Alonzo called a third figure out of the shadows. ‘Dale, Christmas just came early! You got a green light. Roll!’
Mike Dale stepped forward, his diminutive digital video camera clamped to his shoulder. Jaeger could see the light on the front of the microphone blinking red, meaning that he was filming.
He eyed Alonzo. The American shrugged apologetically. ‘Sorry, buddy, but the guy’s been bugging the shit out of me. If Jaeger and Narov make it, I gotta be able to film their arrival… If Jaeger and Narov make it, I gotta be able to film their arrival.’
Dale came to a halt a foot or so before them, sinking to his haunches, which put the camera at just about eye-level. He held the shot for a few seconds, then punched a button, the red film light blinking out.
‘Man, you could not make this up,’ Dale whispered. ‘Awesome.’ He peered at Jaeger from behind the camera. ‘Hey, Mr Jaeger, you figure you could maybe take a step back into the bush for me, and kind of come back in like you just did?
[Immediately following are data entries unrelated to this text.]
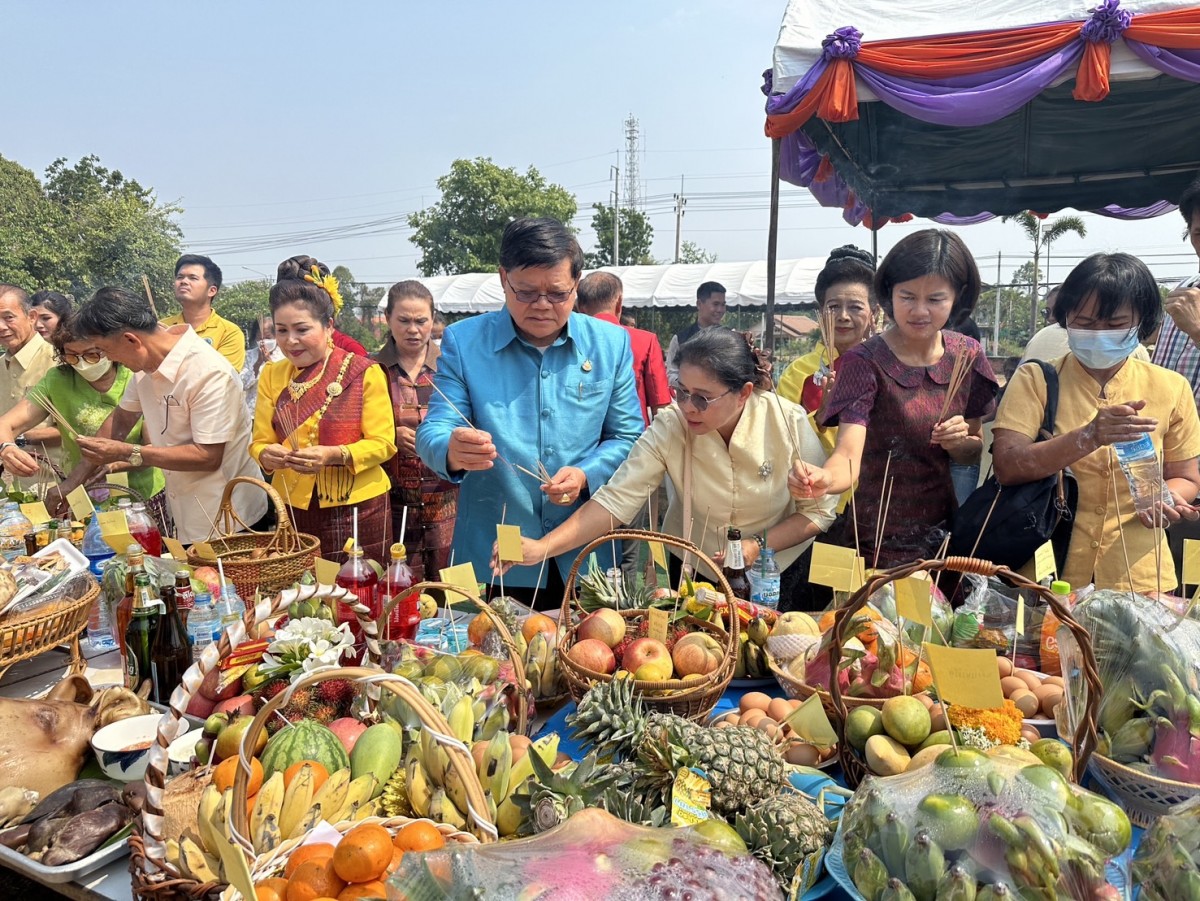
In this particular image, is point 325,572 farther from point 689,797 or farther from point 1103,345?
point 1103,345

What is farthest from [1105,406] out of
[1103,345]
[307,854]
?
[307,854]

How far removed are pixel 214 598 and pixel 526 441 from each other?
1018mm

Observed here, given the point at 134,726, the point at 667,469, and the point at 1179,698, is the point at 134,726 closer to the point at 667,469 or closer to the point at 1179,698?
the point at 667,469

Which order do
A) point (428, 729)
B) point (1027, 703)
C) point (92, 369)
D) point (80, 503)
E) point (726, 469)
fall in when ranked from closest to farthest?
point (428, 729), point (1027, 703), point (726, 469), point (80, 503), point (92, 369)

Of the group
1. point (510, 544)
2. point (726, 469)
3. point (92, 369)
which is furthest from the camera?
point (92, 369)

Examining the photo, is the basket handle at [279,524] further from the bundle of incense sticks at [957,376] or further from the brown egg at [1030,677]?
the bundle of incense sticks at [957,376]

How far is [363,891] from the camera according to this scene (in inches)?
40.6

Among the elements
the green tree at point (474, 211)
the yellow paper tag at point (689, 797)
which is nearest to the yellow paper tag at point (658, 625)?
the yellow paper tag at point (689, 797)

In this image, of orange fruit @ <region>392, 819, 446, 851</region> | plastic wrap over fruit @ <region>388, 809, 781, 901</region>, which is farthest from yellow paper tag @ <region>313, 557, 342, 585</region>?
plastic wrap over fruit @ <region>388, 809, 781, 901</region>

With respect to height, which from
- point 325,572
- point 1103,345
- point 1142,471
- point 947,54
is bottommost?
point 325,572

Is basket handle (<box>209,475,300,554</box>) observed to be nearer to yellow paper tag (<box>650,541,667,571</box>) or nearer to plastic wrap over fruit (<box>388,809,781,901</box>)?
yellow paper tag (<box>650,541,667,571</box>)

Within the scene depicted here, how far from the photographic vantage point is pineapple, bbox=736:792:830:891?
43.3 inches

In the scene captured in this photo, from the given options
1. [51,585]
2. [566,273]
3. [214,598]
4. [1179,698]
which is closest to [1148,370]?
[1179,698]

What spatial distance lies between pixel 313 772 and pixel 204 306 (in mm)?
4137
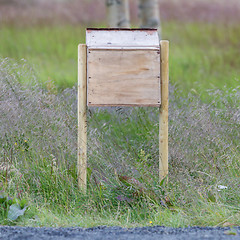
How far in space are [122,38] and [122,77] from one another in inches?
17.4

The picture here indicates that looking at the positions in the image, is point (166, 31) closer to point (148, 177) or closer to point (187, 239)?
point (148, 177)

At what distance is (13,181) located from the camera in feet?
16.0

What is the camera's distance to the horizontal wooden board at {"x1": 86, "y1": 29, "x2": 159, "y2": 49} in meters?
4.86

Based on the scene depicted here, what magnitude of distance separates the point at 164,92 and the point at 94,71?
30.8 inches

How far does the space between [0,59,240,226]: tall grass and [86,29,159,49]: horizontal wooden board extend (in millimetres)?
1008

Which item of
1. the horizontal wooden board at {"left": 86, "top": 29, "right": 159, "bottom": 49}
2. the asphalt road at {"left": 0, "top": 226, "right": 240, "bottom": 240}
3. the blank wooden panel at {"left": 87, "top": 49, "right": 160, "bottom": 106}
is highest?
the horizontal wooden board at {"left": 86, "top": 29, "right": 159, "bottom": 49}

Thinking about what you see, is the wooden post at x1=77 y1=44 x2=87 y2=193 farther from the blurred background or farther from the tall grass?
the blurred background

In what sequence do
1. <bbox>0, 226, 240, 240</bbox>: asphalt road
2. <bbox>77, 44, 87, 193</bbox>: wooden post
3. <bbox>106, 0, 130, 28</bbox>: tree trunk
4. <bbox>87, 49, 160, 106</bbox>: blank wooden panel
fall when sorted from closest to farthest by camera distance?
<bbox>0, 226, 240, 240</bbox>: asphalt road, <bbox>87, 49, 160, 106</bbox>: blank wooden panel, <bbox>77, 44, 87, 193</bbox>: wooden post, <bbox>106, 0, 130, 28</bbox>: tree trunk

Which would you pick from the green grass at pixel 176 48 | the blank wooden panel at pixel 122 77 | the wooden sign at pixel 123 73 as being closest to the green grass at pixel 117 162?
the wooden sign at pixel 123 73

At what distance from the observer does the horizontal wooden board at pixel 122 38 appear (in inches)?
191

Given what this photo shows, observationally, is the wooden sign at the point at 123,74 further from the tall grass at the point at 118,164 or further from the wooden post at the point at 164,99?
the tall grass at the point at 118,164

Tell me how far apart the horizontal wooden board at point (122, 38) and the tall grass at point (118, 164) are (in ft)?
3.31

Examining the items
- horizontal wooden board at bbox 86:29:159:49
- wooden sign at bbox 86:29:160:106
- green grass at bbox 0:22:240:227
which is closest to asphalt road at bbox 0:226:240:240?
green grass at bbox 0:22:240:227

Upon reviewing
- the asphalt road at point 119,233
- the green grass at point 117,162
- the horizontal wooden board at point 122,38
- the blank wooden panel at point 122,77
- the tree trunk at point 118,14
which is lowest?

Just a bit of re-enactment, ’cause, you know, I missed that part.’
Jaeger stared at the cameraman in silence for a long second. Dale. Mid-twenties, long hair, good-looking in a manufactured kind of way – never without a three-day growth of designer stubble. There was something of the preening cockatoo about him that Jaeger didn’t like.
Or maybe that was just his instinctive aversion to the man’s camera. It was so intrusive and disrespectful of any privacy – which was Dale pretty much in a nutshell.
‘Re-enact my arrival for the camera?’ Jaeger rasped. ‘I don’t think so. And you know something else? You film one second more of this and I’ll take that camera, smash it into pieces, and make you eat the lot.’
Dale held up his hands – one still dangling the camera – in mock surrender. ‘Hey, I understand. You’ve been though one hell of an ordeal. I get that. But Mr Jaeger, that’s exactly when the cameras need to be running; when things are rough as hell. That’s what we need to capture. That’s what makes for great TV.’
In spite of the water he’d drunk, Jaeger was still feeling like death, and he was in no mood for bullshit. ‘Great TV? You still think this is about making great TV? Dale, there’s something you need to grasp: this is about trying to stay alive now. Survival. Yours as much as anyone’s. This is not a story any more. You’re living it.’
‘But if I can’t film, there’s no TV series,’ Dale objected. ‘And the people funding all of this – the TV execs – they’re throwing good money after bad.’
‘The TV execs aren’t here,’ Jaeger growled. ‘We are.’ A beat. ‘You shoot one more frame on that thing without my say-so, your film is history. And so, my friend, are you.’